Happy New Year 2018!


Tuesday, December 26, 2017

Beethoven Live!


This is my post from this week's Tuesday Blog.


For my final Tuesday Blog for 2017, as promised, here are some year-end fireworks from Mr. Beethoven: two symphonies that were created almost 210 years ago, on the fateful evening of 22 December 1808 - his Symphonies no. 5 and 6, performed in front of a captive audience and captured for posterity.

The first performance is from a radio broadcast of 23 May 1954, the last year of Furtwangler's life with the Berlin Philharmonic. The Pastorale is very slow, ruminative, moving to a different and more bucolic pace with a lingering, sweet quality, almost as though Furtwangler were losing himself in Beethoven's countryside for the last time.

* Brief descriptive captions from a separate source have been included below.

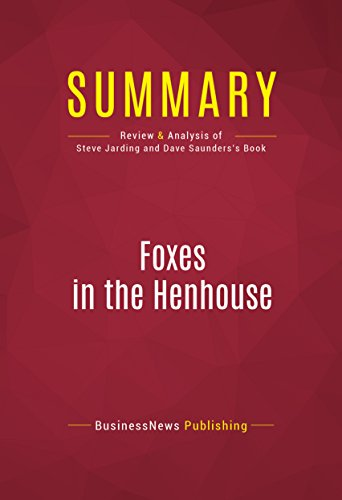 Summary: Foxes in the Henhouse: Review and Analysis of Steve Jarding and Dave Saunders's Book (English Edition) por Capitol Reader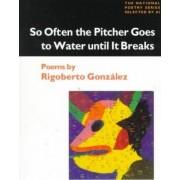 So Often the Pitcher Goes to Water Until it Breaks by Rigoberto Gonzalez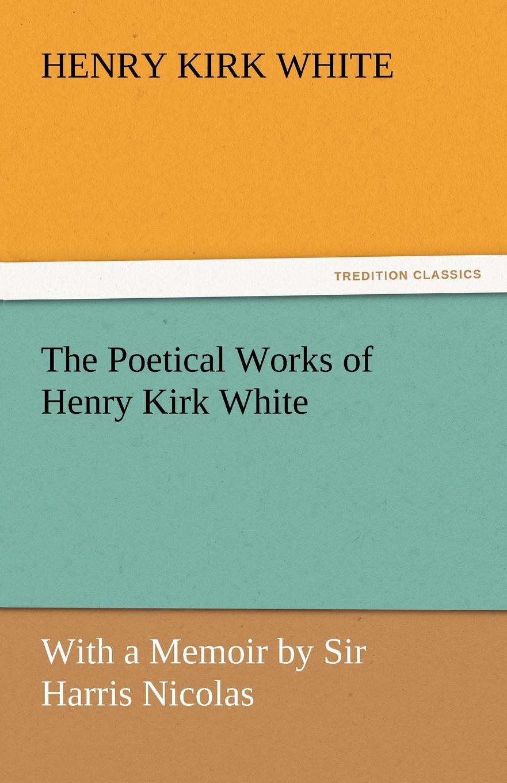 Henry Kirk White The Poetical Works of Henry Kirk White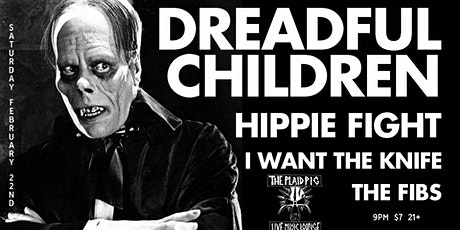 Dreadful Children, Hippie Fight, I Want The Knife and The Fibs tickets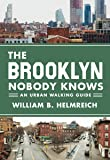 The Brooklyn Nobody Knows: An Urban Walking Guide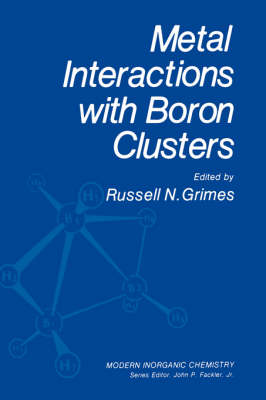 Metal Interactions with Boron Clusters - Modern Inorganic Chemistry (Hardback)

In 1950 Victor de Sabata was temporarily detained at Ellis Island along with several other Europeans under the newly passed McCarran Act (the reason was his work in Italy during Benito Mussolini’s Fascist regime). In March 1950 and March 1951 de Sabata conducted the New York Philharmonic in a series of concerts in Carnegie Hall, many of which were preserved from radio transcriptions to form some of the most valuable items in his recorded legacy. From these concets, we are featuring his stirring rendition of Beethoven's Fifth Symphony.

Both performances are enhanced by the energy provided by the audience - don't you think?

Happy listening!

Ludwig van BEETHOVEN (1770-1827) 

Symphony No. 6 in F Major, op. 68 ('Pastoral')
Berliner Philharmoniker
Wilhelm Furtwangler, conducting
(Live, 23 May 1954)

https://www.liberliber.it/online/aut...-68-pastorale/

Symphony No. 5 in C Minor, op. 67
New York Philharmonic
Victor de Sabata, conducting
(Live, 19 March, 1950)

https://www.liberliber.it/online/aut...-minore-op-67/



Friday, December 22, 2017

Der fliegende Holländer (Wagner)

This is my post from this week's Once or Twice a Fortnight.


I haven't been posting muchrecently - more like once or twice a quarter... Time is simply not on my side, but as I have a few days off work for the Holidays, I thought I'd finally get around to sharing this performance I downloaded a few years ago off the now defunct web site Public Domain Classic.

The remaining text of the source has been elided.